Doug Dewie currently rides abroad for team Hennebont Cyclisme and to date has some great results to his name, namely: third in the individual pursuit at the British track nationals 2012, second in the British Time Trial Championships in 2012 and a National title in the espoir time trial champs in 2011.



Fair warning: Today could be a philosophical one! I’ve been suffering with some fatigue over the past week and so there’s not really any racing content to be spoken of.




Cycling, like life, has ups and downs and I’ve found that the lows often come immediately after the heady heights of success: it’s a long way to fall!



Over the last week my body has been telling me things along the lines of “I’m tired, Doug” and “Why are you making me do six hours today, you nutter?” Yes that’s right, I have an inner monologue now. But being an athlete of the most pig-headed variety (a cyclist) I persevered. Cycling can be such a strange sport in the demands it makes because the key personality trait that allows you to improve – stubbornness – can also be your downfall if you’re not careful.
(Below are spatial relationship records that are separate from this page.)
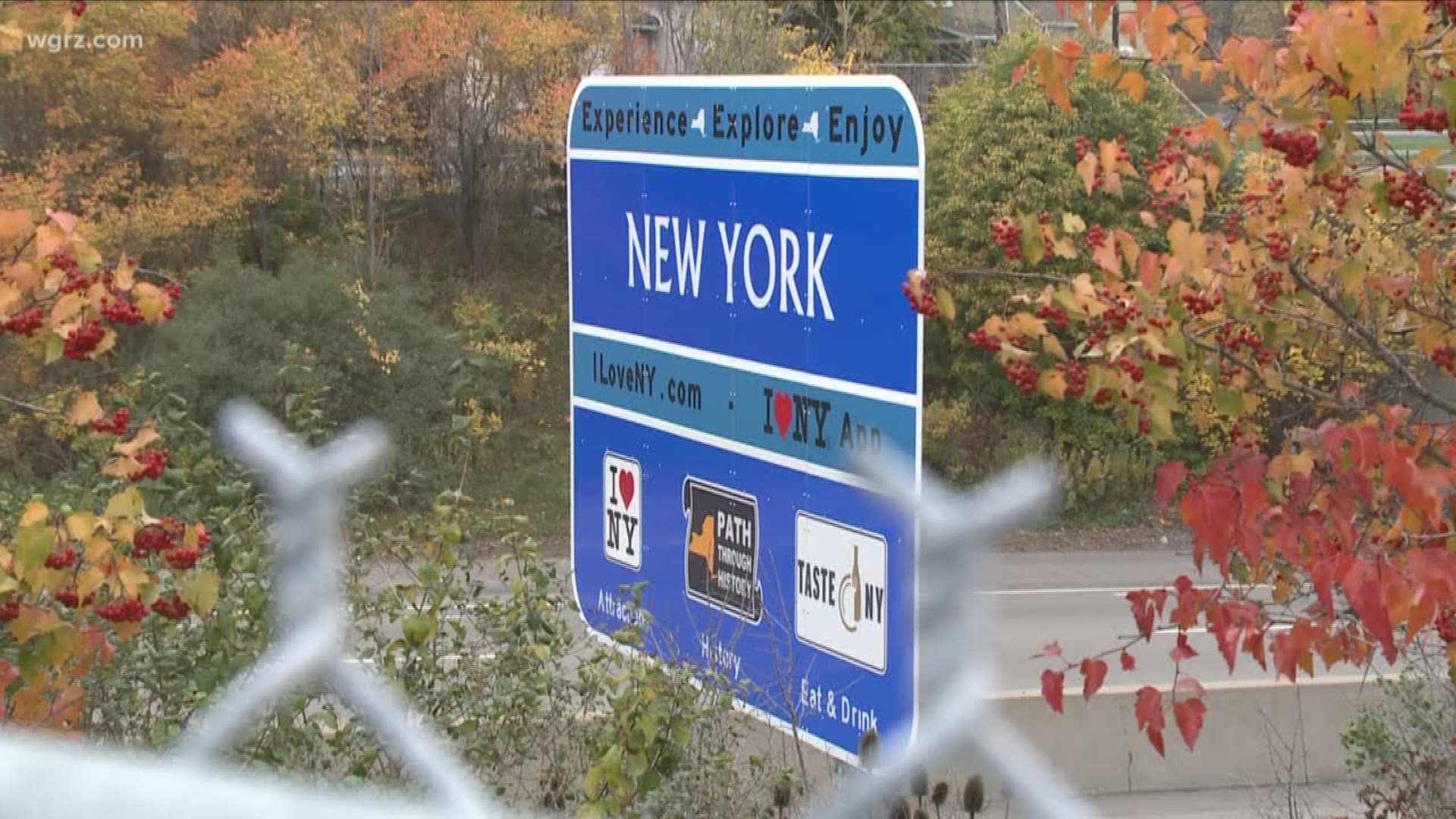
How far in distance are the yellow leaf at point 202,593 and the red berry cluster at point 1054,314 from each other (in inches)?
78.4

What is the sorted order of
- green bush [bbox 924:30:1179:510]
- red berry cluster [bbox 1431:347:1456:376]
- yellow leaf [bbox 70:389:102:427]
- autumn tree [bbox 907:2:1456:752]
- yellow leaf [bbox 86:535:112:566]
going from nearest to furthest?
autumn tree [bbox 907:2:1456:752], yellow leaf [bbox 86:535:112:566], yellow leaf [bbox 70:389:102:427], red berry cluster [bbox 1431:347:1456:376], green bush [bbox 924:30:1179:510]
Luckily I have my coach who knows me inside out. JB from TrainSharp.co.uk is a master in ‘crisis management’ as he calls it. Looking back over the last five weeks during which I’ve raced fifteen times (including two stage races) it’s not hard to see that the workload has been heavy, but of course hindsight is crystal clear and cycling is not generally a sport for pure analysts and thinkers, it’s a sport for doers.



You have to be a strong character to get up every morning, go out there and get it done, but a lot of people thrive on that hard graft, the brutality of getting your head kicked in every day in a stage race. I think of myself as one of those people, a good sufferer.



Maybe one of the best, one day, because that’s what the professionals get paid for. But sometimes you also have to be strong and know yourself well enough to say: “No, I need another day to recover. I need a little more time because my body is telling me it needs to rest”. That is what I am doing today by taking the day off and not racing. I am trying to be strong by doing what appears to be weak.